Task goal: Rewrite the data below with each "detector" swapped for "scanner" and nothing else changed. Leave the pictures out of your answer.

Image region labeling entries:
◇ ◇ ◇ ◇
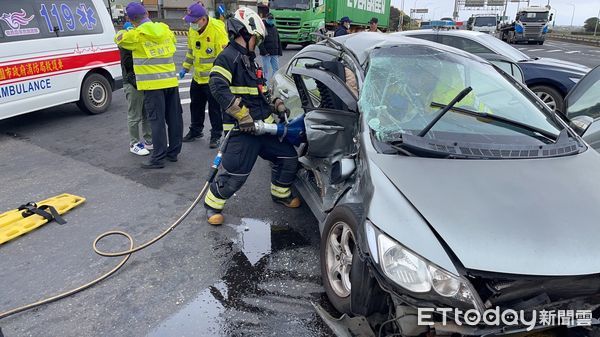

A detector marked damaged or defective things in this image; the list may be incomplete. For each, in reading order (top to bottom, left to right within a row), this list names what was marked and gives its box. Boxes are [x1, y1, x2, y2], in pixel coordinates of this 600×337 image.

shattered windshield [360, 45, 564, 144]
crumpled car hood [372, 150, 600, 276]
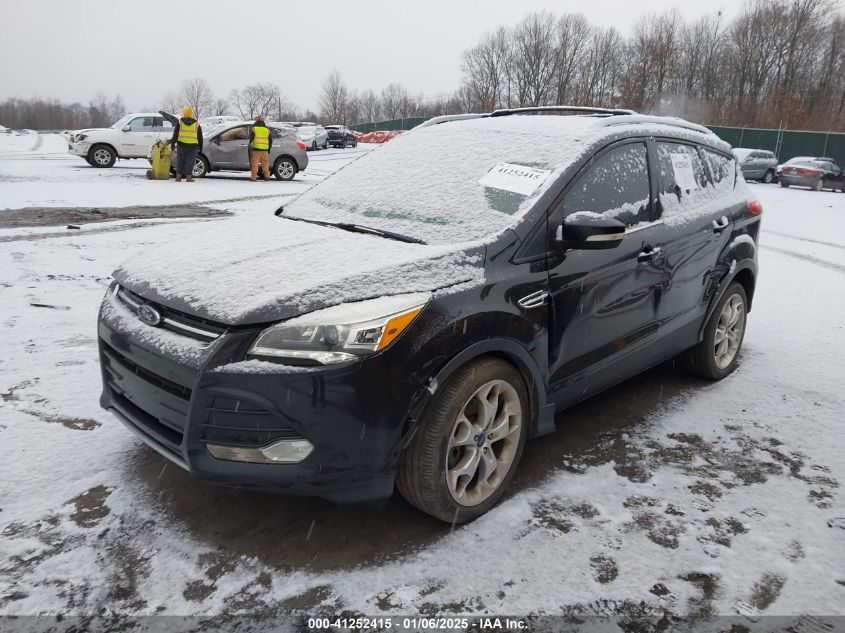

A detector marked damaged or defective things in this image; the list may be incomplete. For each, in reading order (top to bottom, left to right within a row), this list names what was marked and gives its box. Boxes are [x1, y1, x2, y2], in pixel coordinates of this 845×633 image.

damaged vehicle [95, 106, 760, 520]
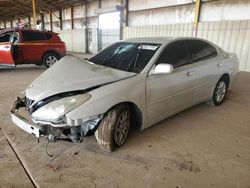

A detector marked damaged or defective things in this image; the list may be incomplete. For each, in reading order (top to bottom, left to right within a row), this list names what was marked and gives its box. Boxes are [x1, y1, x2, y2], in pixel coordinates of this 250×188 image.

damaged front bumper [10, 97, 102, 141]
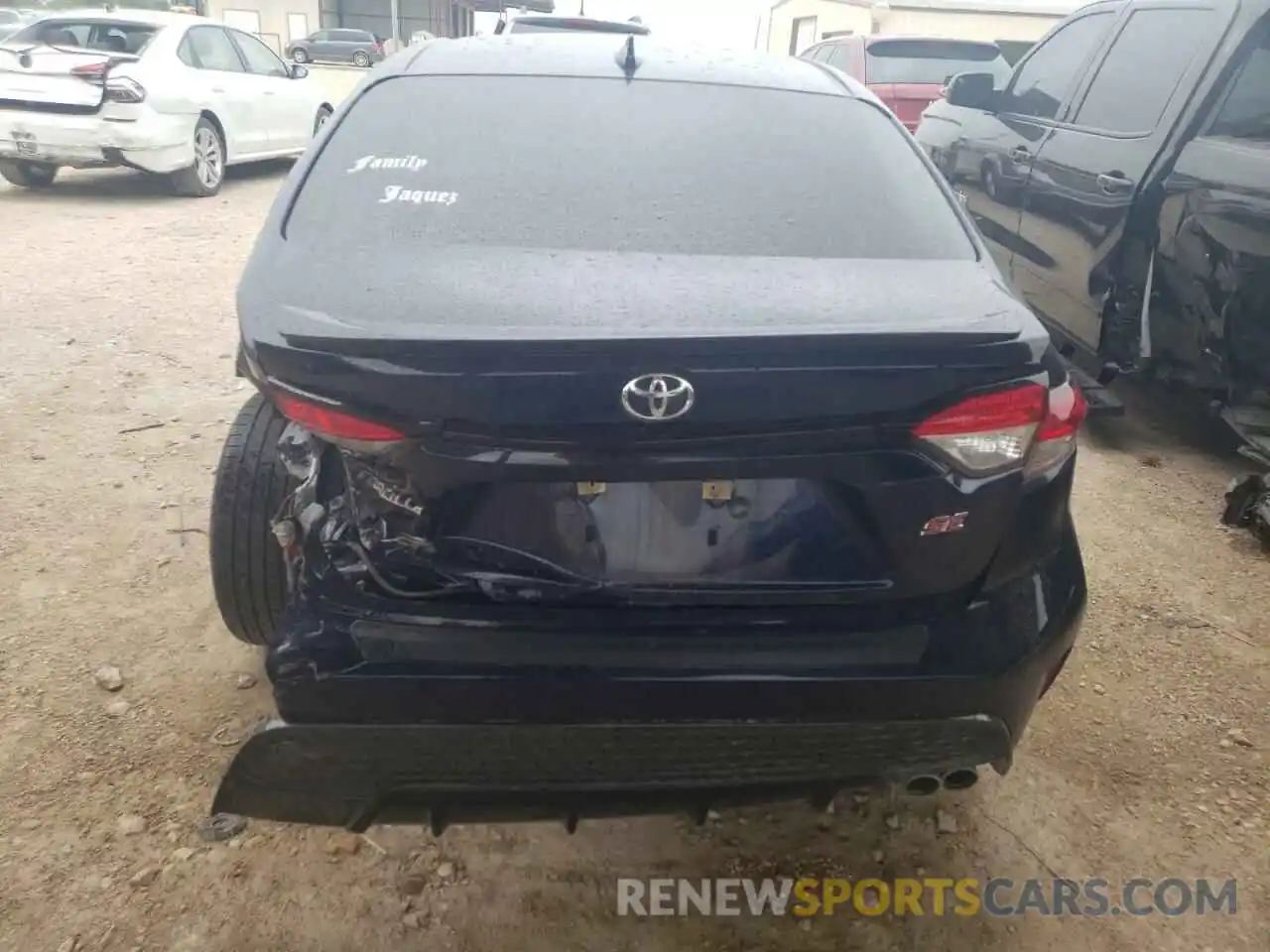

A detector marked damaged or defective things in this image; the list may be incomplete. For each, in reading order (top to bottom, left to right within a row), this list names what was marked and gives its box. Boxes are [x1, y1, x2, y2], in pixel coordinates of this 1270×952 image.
◇ ◇ ◇ ◇
Answer below:
A scanner marked damaged or defective things in this image; the list may be incomplete. For each, in reading order (top to bottom, left to right within a row), this list names what was marked and gives its box. Boxes are [x1, y1, x2, y2], in pixel coordinates of this 600×337 image.

shattered windshield [360, 45, 564, 144]
crumpled car hood [372, 150, 600, 276]

A scanner marked damaged or defective things in this image; the list may be incomplete. For each, in reading order (top to bottom, left to right within a row), this list names what was marked and gives its box. Boxes are [x1, y1, x2, y2], in pixel coordinates of this 845×633 image.

damaged vehicle [95, 106, 760, 520]

A scanner marked damaged or defective things in this image; the list may be incomplete. For each, in reading order (top to bottom, left to right within a row), this list names what was marked and gives its box. Boxes are [x1, y1, x2, y2], in pixel coordinates of this 250×188 image.

damaged front bumper [10, 97, 102, 141]

A scanner marked damaged or defective things in this image; the list may be incomplete. For each, in reading order (top to bottom, left to right within a row), this list names what was marked and gives its box. Boxes are [x1, y1, x2, y2], in pixel coordinates of this 1270×952 image.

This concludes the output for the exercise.